Toasted flour, that's all dry roux is! Get yourself a clean, dry (really dry) cast iron pan, some plain flour, a stirrer, and an oven and your in business! Now the game plan is to get the flour toasted as dark as possible without charcoaling it. Do you think you are up to the task? P.S. It's really easy!
Start with plain flour in a cast iron piece of cookware. I use this small Lodge Model LMSRD Lodge Round Mini Server. I set my toaster oven on bake, which energizes both the top and bottom heating elements, at 400 degrees with a thermometer sitting in the back on the oven rack rack.
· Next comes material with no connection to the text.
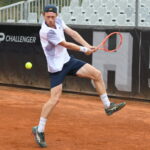 Max Wiskandt, Neckarcup, Bad Rappenau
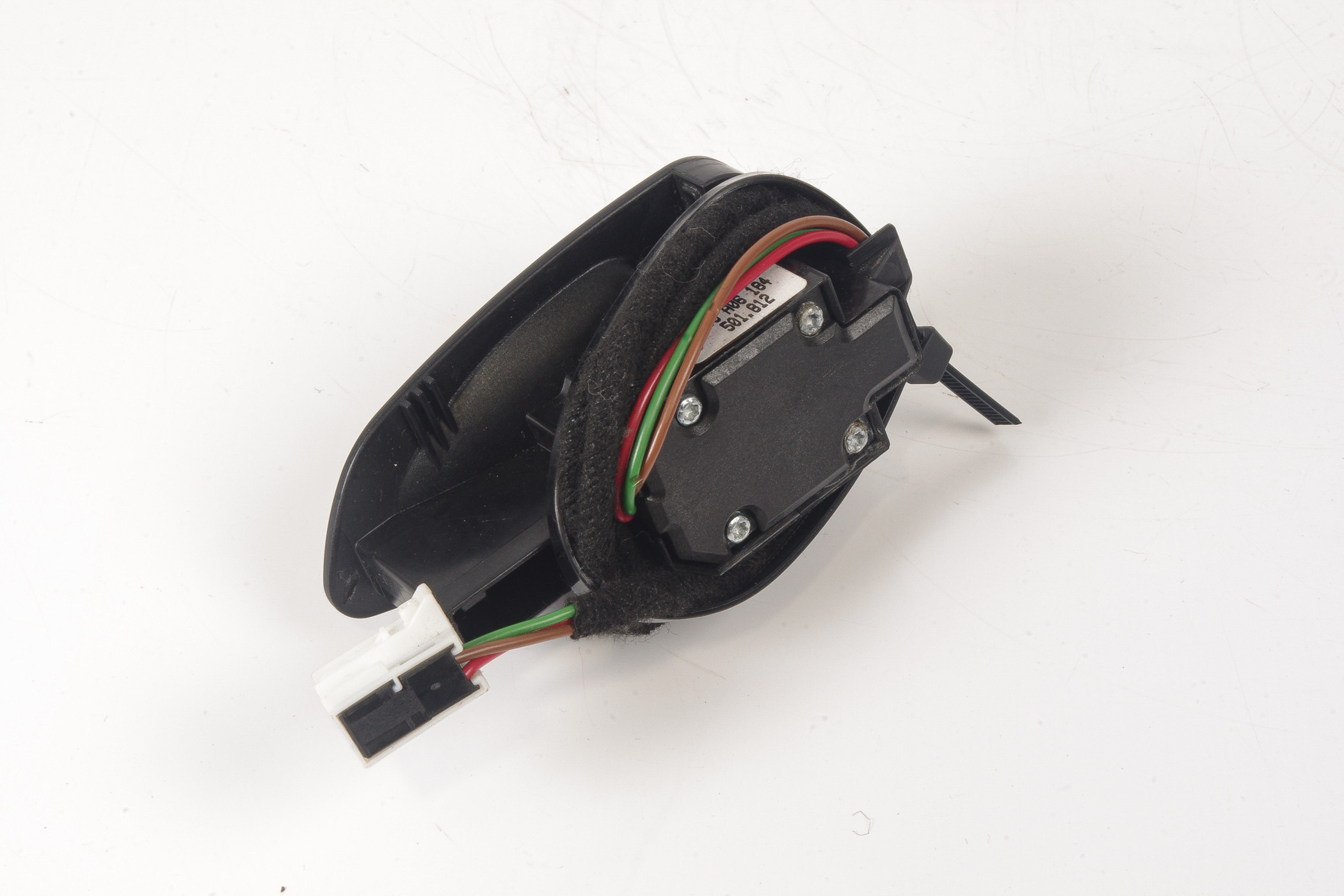 Mercedes 2308203010 Window Switch - Left | R230 SL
Put enough flour in the pan to just cover the bottom about 1/4 inch. Head room is needed to aid in the stirring process lest you make a big mess! There is no need to preheat, just chunk 'er in there raw. Stir the flour when it starts to brown and then thereafter about every 15 or 20 minutes depending on how gutsy you are. However, should you scorch the top don't fret just shovel the burnt bits (which will have the consistency of charcoal and smoke badly) into the garbage and keep stirring. If dark spots that are a bit crunchy creep up that's good, crunch those up and keep stirring! Stop your Roux when it gets to be a rich dark chocolate like my top photo (camera flash bleached the color it's actually darker) and store her in an airtight container with your spices. Before long you won't know how you ever got along without it!
That there is my Implement of Destruction! I wish it had a longer handle but the stirring end is perfect for reaching across the rim of the pan and scraping the bottom. I just have to do it when the heating elements cycle off!
Remember what the Cajuns say! "The darker the roux, the richer the flavor!"